If I want to play a PC game in the home theater, I just go the opposite direction with the Shield TV unit.
It's really not as complicated and hocus pocus as you make it sound. It's no different from using an Apple TV's screen mirroring feature to put something from your iPhone or iPad onto the TV, which *gasp* people use every day. I'm just using it to play videogames instead of show off the selfie I took eating a cookie at Starbucks. Unplugging and hauling PCs and consoles around the house and stringing cables just to do something at another spot is something from the previous decade.
For instance, I'm sitting outside at my patio table right now because it's a nice day and doing some paperwork on my MacBook Pro. I felt like taking a break and foruming. But if I felt like taking an Xbox break instead, presto, I just opened an app and hit connect:
The above edge case conveniently ignores how unlikely the described scenario is for the vast majority of consumers. Again, this stuff which as you point out works now for you, is nowhere because nobody cares.
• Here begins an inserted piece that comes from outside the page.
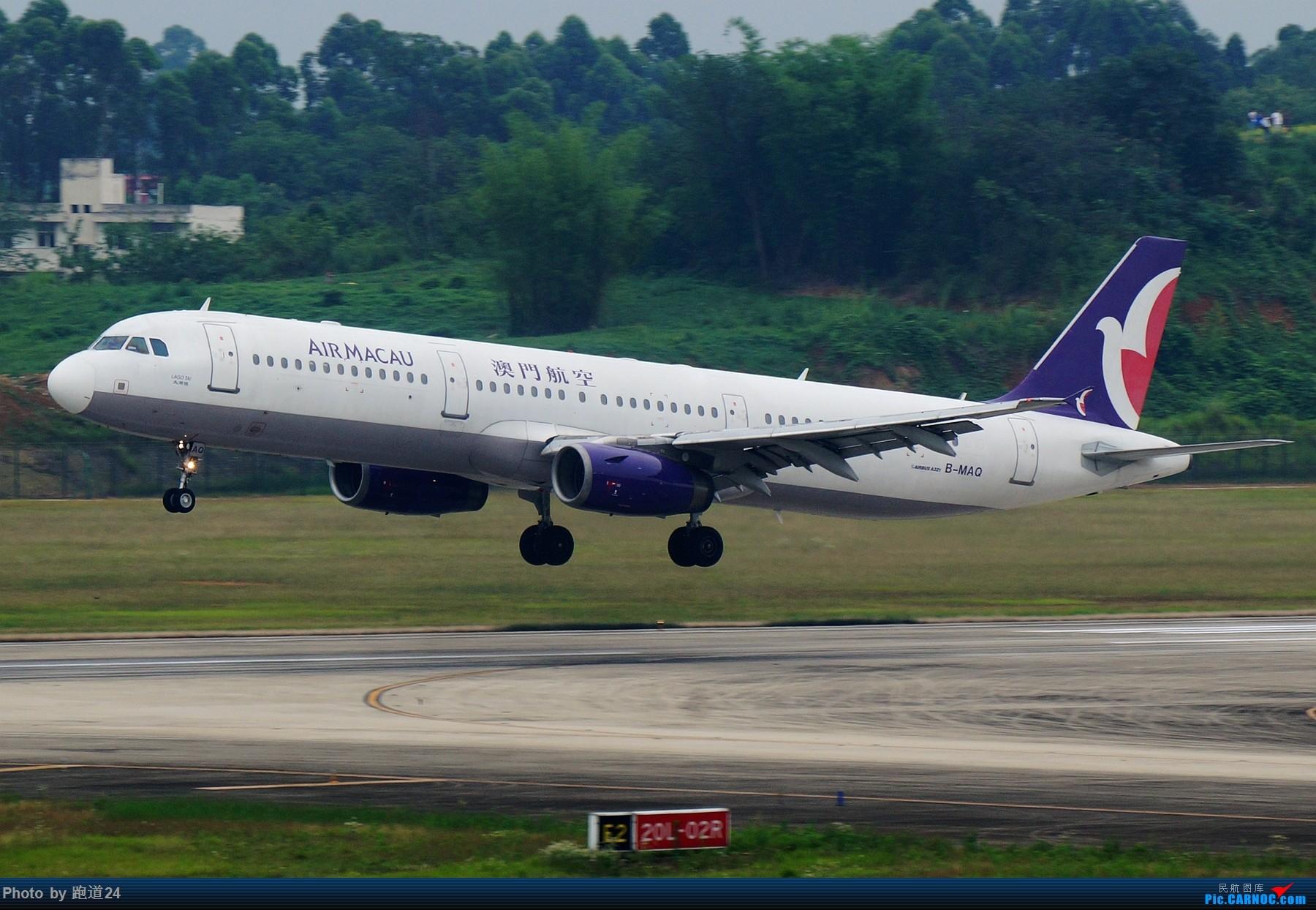 Re:[原创][多图党]6.15CTU拍机集锦【美联788,南方B73MAX】 AIRBUS A321-200 B-MAQ 中国成都双流国际机场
Steamlink is cheap but does it sell like hotcakes? No, Valve gives them away. Nobody cares except maybe the Tom's Hardware crowd about trying to make a console out of a PC.
If the office chair beats your living room for comfort maybe it's time for some new living room furniture? Maybe skip a six hundred dollar video card and put it towards a recliner?
I think you are really reaching for straws when I am supposed to appreciate the benefit of being able to take an Xbox break outdoors on your MacBook Pro. Do you always bring your controller outside too just in case you might feel like doing this? You are presenting examples here of things that people do not normally care about doing as if that represents an everyday value for the average person. Don't get me wrong. If you like doing that and it works for you, great but that doesn't make it a selling point for most people. Just because you can do something doesn't make it an ideal way of doing it. Allow me to demonstrate:
You want to play a game in your office and you have a powerful gaming PC. So you play a PC game on the thing.
You want to play a console game and you have an Xbox One X. You enjoy the comfort of your living room and do it.
You want to take a little gaming break while doing some work outdoors. You fire up some casual or other Mac game on your MacBook.
In all three cases, you take the path of least resistance which is normal human behavior. You don't need extra apps or hardware. The stuff all just works with zero additional steps. No Nvidia shield, no remembering to bring your controller with you outside, no added apps to install and zero compromise in quality - I mean absolute 100% zero. This is the way the typical person operates. It's why they rejected Steamlink in the majority.
The majority, the huge overwhelming majority is NOT you guys. I don't think you get that. This stuff sinks or swims based on the majority and they can't be bothered and they are not willing to pay for stuff like this. One more time, this would be everywhere now except for one little problem. It's a solution looking for a problem that does not exist for enough consumers to justify its existence.
On topic here, about Steam on Apple hardware, not PCs, Nvidia Shield or Xbox for that matter my entire point has been that streaming PC games to a television sucks because in most cases it does. One more time, if it was great everybody would be all over it. They aren't. That right there says it all. My suggestion in light of this and therefore also on topic is just get a fraking console if you want to play games on your TV. They are made for this and excel at it.